ある日、困り果てた王様とお妃様は家来の一人を呼びつけて言いました。
「王子たちをこの城に呼び戻したいのだが、どこにいるかもわからない。探し物に詳しい人物を紹介してくれないか」
「どんなに卑しい身分のものでも構いません。とにかく心当たりのある人物を探し出してまいれ」
と、頼んだのです。
そして幾日からたった後、その家来は一人の娘を連れてきました。碧の髪を結い上げた綺麗な顔、ゆったりとした紫のローブに身を包み、首に手首、足首、指にそれぞれ豪華な首飾りや腕輪、足輪、指輪、耳飾りなどで体を飾り立てた娘です。燦々たる輝かしい姿もそのはず、娘は街で評判の占い師でした。
王様は早速、娘に王子たちの行くへを尋ねました。娘は水晶玉を出すと、さっそく占いを始めます。
「王様王様、恐れながら大変申し難いのですが」娘は口を結んで言おうとしません。
「かまわん、教えるのだ」
「そうです、正直に言いなさい」王様とお妃様は急かします。娘は耐え切れずに口を開いてしまいました。
「兄王子は煉獄の炎で焼かれ、次の王子は邪竜に食われ、末の王子は夢の中のお姫様に恋して永遠の眠りについています」と。
娘は正直に占いの結果を王様とお后様に伝えてしまいました。これを聞いた王様は怒ります。これでもかと怒るのでした。怒った王様に娘も怒りました。元はと言えば、大様やお妃様が「答えろ」と迫ったことが悪いのです。ですが王様は許しません。そして仕舞いには「娘を牢屋に入れろ」と言い出したのです。娘を兵隊たちが槍を構えて囲みます。そんな王様やお后様に娘は怒り疲れて、笑い出しました。
皆、あまりのことに驚きました。娘が気がふれたと思ったのからです。でも、真実は違いました。占い師とは仮の姿。娘の正体は魔女、妖術使いだったのです。
「この『シェルーゲンの魔女』に対して好きなことを言ってくれるじゃないか。そんな恩知らずはカエルになっておしまい!」と、どこから取り出したのか、風のような剣を一振り。ああ、無慈悲な魔法です。

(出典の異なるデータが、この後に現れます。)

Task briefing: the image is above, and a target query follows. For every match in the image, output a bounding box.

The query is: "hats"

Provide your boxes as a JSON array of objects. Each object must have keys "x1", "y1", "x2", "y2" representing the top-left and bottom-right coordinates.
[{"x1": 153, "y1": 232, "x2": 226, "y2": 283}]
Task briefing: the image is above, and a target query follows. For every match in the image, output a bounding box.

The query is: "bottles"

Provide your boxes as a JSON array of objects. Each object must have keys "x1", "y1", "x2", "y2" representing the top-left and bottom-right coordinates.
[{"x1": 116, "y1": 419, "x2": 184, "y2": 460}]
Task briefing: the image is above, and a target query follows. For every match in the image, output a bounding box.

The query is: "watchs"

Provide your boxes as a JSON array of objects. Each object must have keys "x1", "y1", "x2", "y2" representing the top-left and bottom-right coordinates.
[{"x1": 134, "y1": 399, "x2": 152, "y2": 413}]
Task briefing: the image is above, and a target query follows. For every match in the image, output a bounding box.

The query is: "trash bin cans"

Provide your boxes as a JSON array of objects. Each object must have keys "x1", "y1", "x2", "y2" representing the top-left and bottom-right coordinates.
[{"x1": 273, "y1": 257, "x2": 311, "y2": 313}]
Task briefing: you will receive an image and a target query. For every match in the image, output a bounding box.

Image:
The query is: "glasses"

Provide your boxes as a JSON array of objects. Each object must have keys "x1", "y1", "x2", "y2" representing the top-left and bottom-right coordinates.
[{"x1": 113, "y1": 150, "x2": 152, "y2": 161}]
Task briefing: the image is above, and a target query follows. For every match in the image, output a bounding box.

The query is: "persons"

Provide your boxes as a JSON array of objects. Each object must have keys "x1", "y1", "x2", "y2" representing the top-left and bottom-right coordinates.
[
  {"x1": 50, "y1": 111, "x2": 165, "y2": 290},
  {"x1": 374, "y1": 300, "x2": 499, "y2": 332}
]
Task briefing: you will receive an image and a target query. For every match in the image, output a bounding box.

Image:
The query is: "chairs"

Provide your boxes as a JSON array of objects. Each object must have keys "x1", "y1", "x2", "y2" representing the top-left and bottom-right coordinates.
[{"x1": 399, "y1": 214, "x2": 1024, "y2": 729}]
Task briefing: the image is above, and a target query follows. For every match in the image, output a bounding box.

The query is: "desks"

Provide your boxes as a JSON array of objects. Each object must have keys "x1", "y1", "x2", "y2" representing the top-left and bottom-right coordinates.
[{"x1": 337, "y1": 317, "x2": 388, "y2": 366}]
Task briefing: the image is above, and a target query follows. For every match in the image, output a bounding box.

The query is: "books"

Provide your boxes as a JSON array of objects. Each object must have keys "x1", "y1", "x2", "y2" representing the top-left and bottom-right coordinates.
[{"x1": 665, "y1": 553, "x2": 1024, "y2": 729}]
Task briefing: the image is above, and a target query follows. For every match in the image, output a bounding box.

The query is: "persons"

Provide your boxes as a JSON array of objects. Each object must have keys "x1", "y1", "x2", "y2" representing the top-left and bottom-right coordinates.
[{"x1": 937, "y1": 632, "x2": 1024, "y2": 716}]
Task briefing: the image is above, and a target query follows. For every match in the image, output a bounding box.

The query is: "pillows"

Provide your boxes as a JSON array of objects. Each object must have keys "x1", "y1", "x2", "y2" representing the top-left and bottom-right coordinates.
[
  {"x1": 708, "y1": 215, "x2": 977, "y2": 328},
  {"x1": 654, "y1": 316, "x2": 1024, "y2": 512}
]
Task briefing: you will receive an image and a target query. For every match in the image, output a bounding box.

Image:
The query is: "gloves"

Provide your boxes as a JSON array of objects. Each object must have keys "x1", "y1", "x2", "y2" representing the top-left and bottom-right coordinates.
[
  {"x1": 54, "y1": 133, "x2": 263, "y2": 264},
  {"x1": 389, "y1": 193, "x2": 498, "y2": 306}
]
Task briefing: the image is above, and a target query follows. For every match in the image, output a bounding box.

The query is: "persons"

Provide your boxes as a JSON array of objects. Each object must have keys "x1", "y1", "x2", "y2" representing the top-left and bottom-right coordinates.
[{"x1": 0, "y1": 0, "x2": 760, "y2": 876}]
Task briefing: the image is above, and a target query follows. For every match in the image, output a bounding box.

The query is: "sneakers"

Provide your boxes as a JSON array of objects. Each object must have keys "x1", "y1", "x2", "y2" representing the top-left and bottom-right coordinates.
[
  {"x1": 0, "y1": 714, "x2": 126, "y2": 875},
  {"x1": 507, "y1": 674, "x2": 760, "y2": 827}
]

王様とお妃様は王冠をかぶった二匹のカエルになってしまいました。 こうして、王様とお妃様、そして世継ぎの王子三人を失った王国は滅びたのでした。
ですから人は必要以上に欲張りをしてはいけないし、そして人の嫌がることを他人に無理強いしてはいけないのです。
~ノルドに伝わる母から子への御伽噺~
◇
森妖精と人間の子供二人は空を見上げる。蒼天だった。
「さぁ、森を抜けましたね。約束は森を抜けるまでの道案内でしたが。どうされます? もしあなた方が望むのであれば、私はあなた方と"帝国"の"都"までご一緒しても構いませんよ?」とのイングラスの問いに、エリアスとミーナ、まだ、あどけなさの残る少年少女たちは二人、顔を見合わせると、
「良いの!?」とエリアス、「良いんですか!?」とミーナが聞くと、
「もちろんです。エリアスさん、ミーナさん」とイングラスは顔をほころばせた。
かくして、蜥蜴人から取り返したもの、頂いてきたものなどの荷を背にした彼らは無限に広がる草原へと歩を進める。
◇
矢玉が襲う。何頭もの馬の蹄が大地を抉る。少年と少女は追い込まれていた。
馬人の集団を見つた二人。彼らを先導していた森妖精はエリアスとミーナに前に出るように指示したまま姿を消しており、少年と少女ら二人は途方にくれた。
矢玉がはねる。どんどん正確になってくる矢の狙い目。ずんずん近づいてくる馬人の集団。
エリアスは腰に佩いた魔剣を抜き、ミーナを自分の影に隠す。
来る、来る、来る。
蹄の音とともに馬人の集団は怒涛のごとく押し寄せ、エリアスとミーナを射る。エリアスはどうしたことか、そうであることが自然であるかのように、ゆっくりと見える斜線。まるで英雄その人であるかのように、次々と射られる矢をエリアスは片っ端から叩き落し、ミーナを守る。馬人の集団は通り過ぎるときびすを返し、再びエリアスとミーナに襲い掛かる。
「ミーナ、守りきって見せるから」と、エリアスは呟く。
ミーナはこくりと頷き、小さな体をさらに丸める。
蹄が大地を叩く音は大きく、地響きのように襲い来る。
矢玉の密度は高くなり、エリアスはそれを全て叩き落すと、またも馬人の集団は通り過ぎて行く。
彼らは三度、反転し襲ってこようとしてた。
ミーナは祈る。彼らの信ずる神の加護を。
三度目に馬人の集団がエリアスたちに向かって突撃を敢行しようとしたとき、彼らの頭上に火星があった。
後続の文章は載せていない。